Harnessing the Data Revolution: Knowledge Guided Machine Learning

A Framework for Accelerating Scientific Discovery

Please click here for information on our 2nd Annual KGML workshop, coming in August 2021!

Introduction

Knowledge Guided Machine learning

The success of machine learning (ML) in many applications where large-scale data is available has led to a growing anticipation of similar accomplishments in scientific disciplines. The use of data science is particularly promising in scientific problems involving processes that are not completely understood. However, a purely data-driven approach to modeling a physical process can be problematic. For example, it can create a complex model that is neither generalizable beyond the data on which it was trained nor physically interpretable. This problem becomes worse when there is not enough training data, which is quite common in science and engineering domains. A machine learning model that is grounded by explainable theories stands a better chance at safeguarding against learning spurious patterns from the data that lead to non-generalizable performance. This is especially important when dealing with problems that are critical and associated with high risks (e.g., extreme weather or collapse of an ecosystem). Hence, neither an ML-only nor a scientific knowledge-only approach can be considered sufficient for knowledge discovery in complex scientific and engineering applications. This project is developing novel techniques to explore the continuum between knowledge-based and ML models, where both scientific knowledge and data are integrated synergistically. Such integrated methods have the potential for accelerating discovery in a range of scientific and engineering disciplines. This project will train interdisciplinary scientists who are well versed in such methods and will disseminate results of the project via peer-reviewed publications, open-source software, and a series of workshops to engage the broader scientific community.

This project aims to develop a framework that uses the unique capability of data science models to automatically learn patterns and models from data, without ignoring the treasure of accumulated scientific knowledge. Specifically, the project builds the foundations of knowledge-guided machine learning (KGML) by exploring several ways of bringing scientific knowledge and machine learning models together using pilot applications from four domains: aquatic ecodynamics, climate and weather, hydrology, and translational biology. These pilot applications were selected because they are at tipping points where knowledge-guided machine learning can have a transformative effect. KGML has the potential for providing scientists and engineers with new insights into their domains of interest and will require the development of innovative new machine learning approaches and architectures that can incorporate scientific principles. Scientific knowledge, KGML methods, and software developed in this project could potentially be extended to a wide range of scientific applications where mechanistic (also known as process-based) models are used.

Funding

Harnessing the Data Revolution

NSF Awards: 1934668 (CSU), 1934548 (Penn State), 1934600 (UVA), 1934633 (UW), 1934721 (UMN)

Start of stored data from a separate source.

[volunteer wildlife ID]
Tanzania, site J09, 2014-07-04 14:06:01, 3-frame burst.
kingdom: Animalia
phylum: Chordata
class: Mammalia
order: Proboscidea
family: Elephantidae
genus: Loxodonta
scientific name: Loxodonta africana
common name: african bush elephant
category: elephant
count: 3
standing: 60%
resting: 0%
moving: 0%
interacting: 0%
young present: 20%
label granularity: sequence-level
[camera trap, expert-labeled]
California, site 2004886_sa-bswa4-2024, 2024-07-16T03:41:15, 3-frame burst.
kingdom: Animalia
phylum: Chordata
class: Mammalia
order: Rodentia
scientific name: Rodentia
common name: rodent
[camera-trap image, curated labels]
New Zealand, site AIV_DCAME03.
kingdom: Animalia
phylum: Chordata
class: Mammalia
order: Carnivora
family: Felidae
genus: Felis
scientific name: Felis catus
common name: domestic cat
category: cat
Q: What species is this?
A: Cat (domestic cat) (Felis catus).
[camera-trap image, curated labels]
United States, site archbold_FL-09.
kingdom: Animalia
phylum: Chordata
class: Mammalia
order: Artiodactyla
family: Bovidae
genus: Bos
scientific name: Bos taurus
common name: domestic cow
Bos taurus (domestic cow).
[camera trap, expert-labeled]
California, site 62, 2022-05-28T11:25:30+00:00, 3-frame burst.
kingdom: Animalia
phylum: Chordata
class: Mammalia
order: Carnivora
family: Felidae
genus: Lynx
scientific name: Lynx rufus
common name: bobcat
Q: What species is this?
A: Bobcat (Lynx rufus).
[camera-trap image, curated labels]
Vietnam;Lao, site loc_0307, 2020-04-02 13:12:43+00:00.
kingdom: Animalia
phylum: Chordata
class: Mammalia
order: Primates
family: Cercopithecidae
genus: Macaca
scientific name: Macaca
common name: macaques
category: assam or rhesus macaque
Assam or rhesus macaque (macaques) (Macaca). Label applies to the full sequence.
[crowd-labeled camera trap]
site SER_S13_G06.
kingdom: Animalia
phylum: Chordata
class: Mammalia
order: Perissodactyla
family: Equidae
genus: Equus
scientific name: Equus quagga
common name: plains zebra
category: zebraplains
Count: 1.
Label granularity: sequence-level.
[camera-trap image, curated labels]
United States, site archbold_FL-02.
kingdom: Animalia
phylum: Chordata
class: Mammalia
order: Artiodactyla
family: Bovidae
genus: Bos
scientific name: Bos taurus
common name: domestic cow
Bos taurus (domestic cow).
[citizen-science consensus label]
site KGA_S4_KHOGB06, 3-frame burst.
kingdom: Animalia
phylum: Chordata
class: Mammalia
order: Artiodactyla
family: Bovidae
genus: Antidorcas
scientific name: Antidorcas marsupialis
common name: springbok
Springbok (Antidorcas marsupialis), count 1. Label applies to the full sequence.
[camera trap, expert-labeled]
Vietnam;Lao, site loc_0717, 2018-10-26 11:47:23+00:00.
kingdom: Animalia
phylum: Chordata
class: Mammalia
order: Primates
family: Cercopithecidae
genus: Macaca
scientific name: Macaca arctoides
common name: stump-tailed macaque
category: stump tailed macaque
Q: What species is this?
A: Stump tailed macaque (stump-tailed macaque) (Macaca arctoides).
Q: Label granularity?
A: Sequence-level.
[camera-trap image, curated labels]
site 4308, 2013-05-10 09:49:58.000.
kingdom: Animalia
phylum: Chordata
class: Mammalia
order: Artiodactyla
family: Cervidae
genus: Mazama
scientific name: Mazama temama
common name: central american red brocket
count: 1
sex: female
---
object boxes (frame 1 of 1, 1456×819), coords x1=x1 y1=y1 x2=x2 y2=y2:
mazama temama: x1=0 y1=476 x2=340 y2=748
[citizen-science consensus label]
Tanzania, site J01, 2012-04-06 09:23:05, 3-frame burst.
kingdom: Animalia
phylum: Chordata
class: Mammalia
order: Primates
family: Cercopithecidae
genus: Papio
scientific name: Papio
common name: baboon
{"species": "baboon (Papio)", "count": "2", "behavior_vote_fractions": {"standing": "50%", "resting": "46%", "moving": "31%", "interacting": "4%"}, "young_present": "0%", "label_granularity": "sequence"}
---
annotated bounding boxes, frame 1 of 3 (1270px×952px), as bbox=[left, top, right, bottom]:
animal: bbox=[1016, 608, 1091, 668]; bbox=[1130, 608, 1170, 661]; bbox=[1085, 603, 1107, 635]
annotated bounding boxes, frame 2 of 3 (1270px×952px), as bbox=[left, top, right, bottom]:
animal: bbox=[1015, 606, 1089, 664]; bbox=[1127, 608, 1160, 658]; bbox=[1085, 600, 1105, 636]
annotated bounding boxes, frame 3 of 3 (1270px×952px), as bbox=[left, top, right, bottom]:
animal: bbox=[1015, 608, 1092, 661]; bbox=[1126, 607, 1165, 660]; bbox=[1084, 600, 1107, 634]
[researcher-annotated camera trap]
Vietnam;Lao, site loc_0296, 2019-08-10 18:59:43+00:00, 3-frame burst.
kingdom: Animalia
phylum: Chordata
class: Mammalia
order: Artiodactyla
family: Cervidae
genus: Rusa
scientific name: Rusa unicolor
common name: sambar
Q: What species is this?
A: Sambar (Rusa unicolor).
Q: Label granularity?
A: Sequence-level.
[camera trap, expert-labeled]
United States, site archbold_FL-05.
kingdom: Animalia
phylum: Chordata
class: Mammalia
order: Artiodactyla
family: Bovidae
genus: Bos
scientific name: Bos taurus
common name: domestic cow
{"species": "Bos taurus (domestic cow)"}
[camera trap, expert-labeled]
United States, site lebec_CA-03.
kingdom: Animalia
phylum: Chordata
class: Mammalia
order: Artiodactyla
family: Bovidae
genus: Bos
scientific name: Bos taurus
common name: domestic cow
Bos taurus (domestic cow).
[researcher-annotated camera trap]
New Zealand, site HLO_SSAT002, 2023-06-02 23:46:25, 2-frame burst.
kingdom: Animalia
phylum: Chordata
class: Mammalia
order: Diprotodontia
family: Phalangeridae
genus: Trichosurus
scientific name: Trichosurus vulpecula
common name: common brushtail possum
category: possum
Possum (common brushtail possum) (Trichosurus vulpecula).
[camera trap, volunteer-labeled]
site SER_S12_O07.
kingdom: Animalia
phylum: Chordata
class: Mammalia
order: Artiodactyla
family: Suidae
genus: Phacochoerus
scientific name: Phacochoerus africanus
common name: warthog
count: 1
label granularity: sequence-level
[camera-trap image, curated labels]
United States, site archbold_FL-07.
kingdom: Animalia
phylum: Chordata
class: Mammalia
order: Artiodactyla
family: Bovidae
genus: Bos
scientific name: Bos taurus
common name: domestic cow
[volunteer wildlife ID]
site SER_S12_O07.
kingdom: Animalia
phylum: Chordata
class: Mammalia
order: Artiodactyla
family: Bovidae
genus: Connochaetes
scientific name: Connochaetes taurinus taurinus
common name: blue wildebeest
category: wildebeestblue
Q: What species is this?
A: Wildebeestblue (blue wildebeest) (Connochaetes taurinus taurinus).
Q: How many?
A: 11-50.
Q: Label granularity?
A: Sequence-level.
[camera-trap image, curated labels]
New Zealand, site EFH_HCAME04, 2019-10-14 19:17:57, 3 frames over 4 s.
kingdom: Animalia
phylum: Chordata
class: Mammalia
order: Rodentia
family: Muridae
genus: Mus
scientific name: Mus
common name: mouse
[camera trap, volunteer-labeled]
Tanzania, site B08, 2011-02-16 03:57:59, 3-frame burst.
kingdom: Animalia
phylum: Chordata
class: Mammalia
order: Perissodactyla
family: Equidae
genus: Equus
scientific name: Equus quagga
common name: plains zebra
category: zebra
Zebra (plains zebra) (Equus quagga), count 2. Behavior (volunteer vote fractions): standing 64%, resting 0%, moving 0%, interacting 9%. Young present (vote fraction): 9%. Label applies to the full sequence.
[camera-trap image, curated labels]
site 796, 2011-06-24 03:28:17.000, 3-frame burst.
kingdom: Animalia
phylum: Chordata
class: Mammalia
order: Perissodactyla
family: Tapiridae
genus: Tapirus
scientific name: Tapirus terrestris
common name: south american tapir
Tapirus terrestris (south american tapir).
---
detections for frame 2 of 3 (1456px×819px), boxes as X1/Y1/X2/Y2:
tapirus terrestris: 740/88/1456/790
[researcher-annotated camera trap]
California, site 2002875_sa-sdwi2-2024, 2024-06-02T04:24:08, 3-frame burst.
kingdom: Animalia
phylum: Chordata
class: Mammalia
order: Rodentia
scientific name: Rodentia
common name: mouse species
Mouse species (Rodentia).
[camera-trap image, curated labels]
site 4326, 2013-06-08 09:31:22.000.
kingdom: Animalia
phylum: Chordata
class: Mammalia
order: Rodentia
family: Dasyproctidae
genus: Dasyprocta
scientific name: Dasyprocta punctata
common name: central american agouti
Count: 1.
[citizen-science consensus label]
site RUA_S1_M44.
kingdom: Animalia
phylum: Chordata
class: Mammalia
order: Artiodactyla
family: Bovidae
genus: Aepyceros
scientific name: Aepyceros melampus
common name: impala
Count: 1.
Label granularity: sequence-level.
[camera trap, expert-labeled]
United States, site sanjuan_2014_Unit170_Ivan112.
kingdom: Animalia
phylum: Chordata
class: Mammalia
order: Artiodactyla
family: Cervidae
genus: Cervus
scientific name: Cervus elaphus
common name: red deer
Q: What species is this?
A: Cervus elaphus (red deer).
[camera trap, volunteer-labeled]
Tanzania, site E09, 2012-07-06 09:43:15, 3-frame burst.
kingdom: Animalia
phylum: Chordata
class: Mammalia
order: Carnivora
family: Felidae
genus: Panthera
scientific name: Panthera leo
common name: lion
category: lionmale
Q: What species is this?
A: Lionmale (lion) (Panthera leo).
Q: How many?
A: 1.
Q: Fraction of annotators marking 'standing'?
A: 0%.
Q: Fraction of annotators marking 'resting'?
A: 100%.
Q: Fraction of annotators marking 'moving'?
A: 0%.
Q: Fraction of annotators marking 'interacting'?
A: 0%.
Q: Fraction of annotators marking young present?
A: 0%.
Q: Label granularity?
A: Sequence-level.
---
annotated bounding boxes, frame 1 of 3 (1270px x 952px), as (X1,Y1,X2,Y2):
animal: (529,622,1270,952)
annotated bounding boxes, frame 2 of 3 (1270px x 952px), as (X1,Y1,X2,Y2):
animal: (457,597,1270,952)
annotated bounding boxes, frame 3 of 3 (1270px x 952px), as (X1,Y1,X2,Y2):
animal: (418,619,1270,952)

This 2-year, $1.8 Million project is funded by an award from the National Science Foundation's Harnessing the Data Revolution (HDR) Big Idea. The program is a national-scale activity to enable new modes of data-driven discovery that will allow new fundamental questions to be asked and answered at the frontiers of science and engineering. The HDR Big Idea will establish theoretical, technical, and ethical frameworks that will be applied to tackle data-intensive problems in science and engineering, contributing to data-driven decision-making that impacts society.

Particpating Institutions

The project team, led by the University of Minnesota, includes faculty and researchers from the College of Science and Engineering and the College of Food, Agricultural and Natural Resource Sciences, as well as researchers from the University of Virginia, the University of Wisconsin-Madison, Colorado State University, Pennsylvania State University, and the United States Geological Survey.